Students of Lincoln and his reverence for the Founding will recognize this as a restatement of the counsel of moderation in Lincoln’s favorite founding document, the Declaration of Independence: “Governments long established should not be changed for light and transient causes; and accordingly all experience hath shewn, that mankind are more disposed to suffer, while evils are sufferable, than to right themselves by abolishing the forms to which they are accustomed.”

The controversy over the fairness of the recent election needs to be seen in a broader context of the broad swath of the American people—perhaps a majority—who believe that the government is not presently protecting their individual rights and the principle of self-government. This is a serious issue—maybe the central issue—in our politics today. Judging the scene, and what to do about it, are matters requiring statesmanship of the highest order.

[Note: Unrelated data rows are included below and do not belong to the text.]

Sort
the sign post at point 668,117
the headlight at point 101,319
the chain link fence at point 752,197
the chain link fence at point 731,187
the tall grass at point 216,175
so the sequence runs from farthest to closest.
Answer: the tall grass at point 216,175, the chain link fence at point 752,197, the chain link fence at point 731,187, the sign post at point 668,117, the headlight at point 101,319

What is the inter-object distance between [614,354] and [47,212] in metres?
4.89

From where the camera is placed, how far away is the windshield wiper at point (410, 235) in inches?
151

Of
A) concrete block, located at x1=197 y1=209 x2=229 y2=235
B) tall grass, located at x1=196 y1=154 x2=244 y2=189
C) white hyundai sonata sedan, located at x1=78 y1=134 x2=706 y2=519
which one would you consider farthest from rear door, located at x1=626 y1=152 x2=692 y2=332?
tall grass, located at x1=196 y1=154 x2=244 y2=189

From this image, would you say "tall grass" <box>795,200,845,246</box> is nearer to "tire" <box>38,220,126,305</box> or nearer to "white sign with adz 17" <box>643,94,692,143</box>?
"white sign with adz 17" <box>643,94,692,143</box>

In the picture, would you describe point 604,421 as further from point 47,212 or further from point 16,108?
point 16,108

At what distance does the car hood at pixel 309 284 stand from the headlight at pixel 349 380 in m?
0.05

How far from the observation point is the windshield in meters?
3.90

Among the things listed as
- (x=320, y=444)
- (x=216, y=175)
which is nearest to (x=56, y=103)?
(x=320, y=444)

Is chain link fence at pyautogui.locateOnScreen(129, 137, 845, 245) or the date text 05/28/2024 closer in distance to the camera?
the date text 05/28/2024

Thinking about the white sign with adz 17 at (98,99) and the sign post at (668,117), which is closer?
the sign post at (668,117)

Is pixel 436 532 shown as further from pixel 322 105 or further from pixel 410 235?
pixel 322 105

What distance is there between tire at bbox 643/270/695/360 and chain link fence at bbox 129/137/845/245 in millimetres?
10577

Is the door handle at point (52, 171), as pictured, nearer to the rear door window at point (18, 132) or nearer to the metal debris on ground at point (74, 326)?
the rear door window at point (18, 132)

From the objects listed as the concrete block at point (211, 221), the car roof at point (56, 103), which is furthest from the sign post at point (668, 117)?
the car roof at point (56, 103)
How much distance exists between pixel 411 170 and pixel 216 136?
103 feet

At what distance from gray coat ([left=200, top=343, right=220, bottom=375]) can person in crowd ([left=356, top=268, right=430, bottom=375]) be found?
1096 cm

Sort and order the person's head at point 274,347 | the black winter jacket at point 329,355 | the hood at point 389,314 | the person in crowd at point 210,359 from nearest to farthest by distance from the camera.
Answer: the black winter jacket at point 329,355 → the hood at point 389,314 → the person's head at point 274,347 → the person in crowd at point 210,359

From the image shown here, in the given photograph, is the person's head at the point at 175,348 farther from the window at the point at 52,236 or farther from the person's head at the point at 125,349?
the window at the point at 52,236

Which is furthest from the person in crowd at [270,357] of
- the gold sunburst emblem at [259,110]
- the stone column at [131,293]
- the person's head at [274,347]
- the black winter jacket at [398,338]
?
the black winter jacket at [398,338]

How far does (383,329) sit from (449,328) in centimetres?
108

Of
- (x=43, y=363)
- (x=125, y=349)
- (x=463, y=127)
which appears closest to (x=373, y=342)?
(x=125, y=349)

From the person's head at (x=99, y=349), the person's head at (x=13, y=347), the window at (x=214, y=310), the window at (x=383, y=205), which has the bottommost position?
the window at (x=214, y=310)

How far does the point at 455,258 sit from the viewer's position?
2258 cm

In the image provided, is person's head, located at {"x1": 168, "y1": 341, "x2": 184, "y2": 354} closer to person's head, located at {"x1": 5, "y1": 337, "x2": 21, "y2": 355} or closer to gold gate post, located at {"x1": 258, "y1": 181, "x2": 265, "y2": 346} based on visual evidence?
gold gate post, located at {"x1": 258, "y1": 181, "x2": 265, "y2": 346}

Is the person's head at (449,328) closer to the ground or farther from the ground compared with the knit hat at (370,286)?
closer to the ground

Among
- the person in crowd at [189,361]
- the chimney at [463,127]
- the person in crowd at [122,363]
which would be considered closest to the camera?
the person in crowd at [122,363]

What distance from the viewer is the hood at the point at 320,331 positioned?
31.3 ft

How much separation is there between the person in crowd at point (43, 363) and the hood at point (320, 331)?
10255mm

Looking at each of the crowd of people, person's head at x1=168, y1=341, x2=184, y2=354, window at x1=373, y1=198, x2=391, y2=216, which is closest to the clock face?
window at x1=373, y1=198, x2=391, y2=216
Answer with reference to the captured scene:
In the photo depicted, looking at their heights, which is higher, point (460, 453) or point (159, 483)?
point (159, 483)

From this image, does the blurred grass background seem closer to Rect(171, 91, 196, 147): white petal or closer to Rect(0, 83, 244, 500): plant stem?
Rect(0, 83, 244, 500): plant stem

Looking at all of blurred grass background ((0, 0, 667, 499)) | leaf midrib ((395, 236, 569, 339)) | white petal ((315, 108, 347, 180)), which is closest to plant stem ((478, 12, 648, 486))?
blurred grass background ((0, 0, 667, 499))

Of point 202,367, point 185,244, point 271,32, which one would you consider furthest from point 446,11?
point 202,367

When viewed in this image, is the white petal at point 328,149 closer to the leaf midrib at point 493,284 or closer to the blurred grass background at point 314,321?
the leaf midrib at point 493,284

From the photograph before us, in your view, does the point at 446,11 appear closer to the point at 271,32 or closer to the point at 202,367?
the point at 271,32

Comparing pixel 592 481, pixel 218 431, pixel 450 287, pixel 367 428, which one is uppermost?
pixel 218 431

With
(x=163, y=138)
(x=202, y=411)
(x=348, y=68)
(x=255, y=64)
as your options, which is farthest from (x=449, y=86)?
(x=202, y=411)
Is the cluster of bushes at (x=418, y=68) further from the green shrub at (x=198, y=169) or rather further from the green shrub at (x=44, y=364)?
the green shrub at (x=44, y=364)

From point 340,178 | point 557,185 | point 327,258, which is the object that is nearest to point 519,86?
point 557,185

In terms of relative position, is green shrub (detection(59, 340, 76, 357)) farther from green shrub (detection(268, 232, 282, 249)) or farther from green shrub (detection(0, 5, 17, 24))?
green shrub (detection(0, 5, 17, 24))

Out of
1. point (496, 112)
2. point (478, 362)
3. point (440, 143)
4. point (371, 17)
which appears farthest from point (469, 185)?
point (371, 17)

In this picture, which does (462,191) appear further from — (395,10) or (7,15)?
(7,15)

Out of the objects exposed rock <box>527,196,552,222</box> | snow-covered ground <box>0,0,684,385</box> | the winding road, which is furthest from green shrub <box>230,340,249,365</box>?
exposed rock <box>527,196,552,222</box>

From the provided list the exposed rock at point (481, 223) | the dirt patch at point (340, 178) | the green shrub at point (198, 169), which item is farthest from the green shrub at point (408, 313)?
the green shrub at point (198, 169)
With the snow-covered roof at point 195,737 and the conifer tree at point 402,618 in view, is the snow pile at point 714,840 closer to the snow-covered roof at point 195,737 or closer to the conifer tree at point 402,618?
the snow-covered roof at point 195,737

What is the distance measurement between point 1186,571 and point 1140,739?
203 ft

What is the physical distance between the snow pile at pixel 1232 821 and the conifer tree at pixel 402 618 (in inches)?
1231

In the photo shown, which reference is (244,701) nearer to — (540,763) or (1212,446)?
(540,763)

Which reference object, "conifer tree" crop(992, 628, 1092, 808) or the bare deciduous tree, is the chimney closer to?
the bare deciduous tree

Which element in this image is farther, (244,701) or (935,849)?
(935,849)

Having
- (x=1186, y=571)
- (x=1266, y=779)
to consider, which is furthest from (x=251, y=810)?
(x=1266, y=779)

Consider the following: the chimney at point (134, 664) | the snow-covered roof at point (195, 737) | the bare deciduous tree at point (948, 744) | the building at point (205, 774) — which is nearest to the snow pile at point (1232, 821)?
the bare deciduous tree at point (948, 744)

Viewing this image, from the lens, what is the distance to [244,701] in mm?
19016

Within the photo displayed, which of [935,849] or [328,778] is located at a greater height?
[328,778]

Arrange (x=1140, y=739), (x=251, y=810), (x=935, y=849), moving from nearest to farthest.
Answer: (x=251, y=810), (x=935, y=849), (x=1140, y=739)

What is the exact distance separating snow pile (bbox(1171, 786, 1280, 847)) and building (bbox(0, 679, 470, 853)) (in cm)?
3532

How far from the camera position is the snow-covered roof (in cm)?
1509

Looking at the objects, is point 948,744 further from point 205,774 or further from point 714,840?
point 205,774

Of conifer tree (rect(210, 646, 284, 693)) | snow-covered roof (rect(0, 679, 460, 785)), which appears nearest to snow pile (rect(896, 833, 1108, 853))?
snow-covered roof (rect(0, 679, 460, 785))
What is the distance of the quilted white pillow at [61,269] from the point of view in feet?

In his Lyceum speech, Lincoln expressed worry that mobocracy increased the possibility of Caesarism—of the ambitious man thirsting for distinction on the public stage by whatever means, who “would as willingly, perhaps more so, acquire it by doing good as harm; yet, that opportunity being past, and nothing left to be done in the way of building up, he would set boldly to the task of pulling down.”

Donald Trump has shown great perception of the defects of our political order; he has had many salutary achievements in office; he has fought hard for worthy objects against the intransigent opposition of the permanent government; his love of country is undoubted; he has given new hope to many unheard and hitherto unrespected Americans.

At the same time, his reckless public pronouncements have fallen short of the standard of the high statesmanship most needed—never more so than his remarks on the Capitol Mall on Wednesday. He has left himself vulnerable to the charge that he will exit office amid a flurry of “pulling down” not only fellow partisans, but the very institutions of our government itself.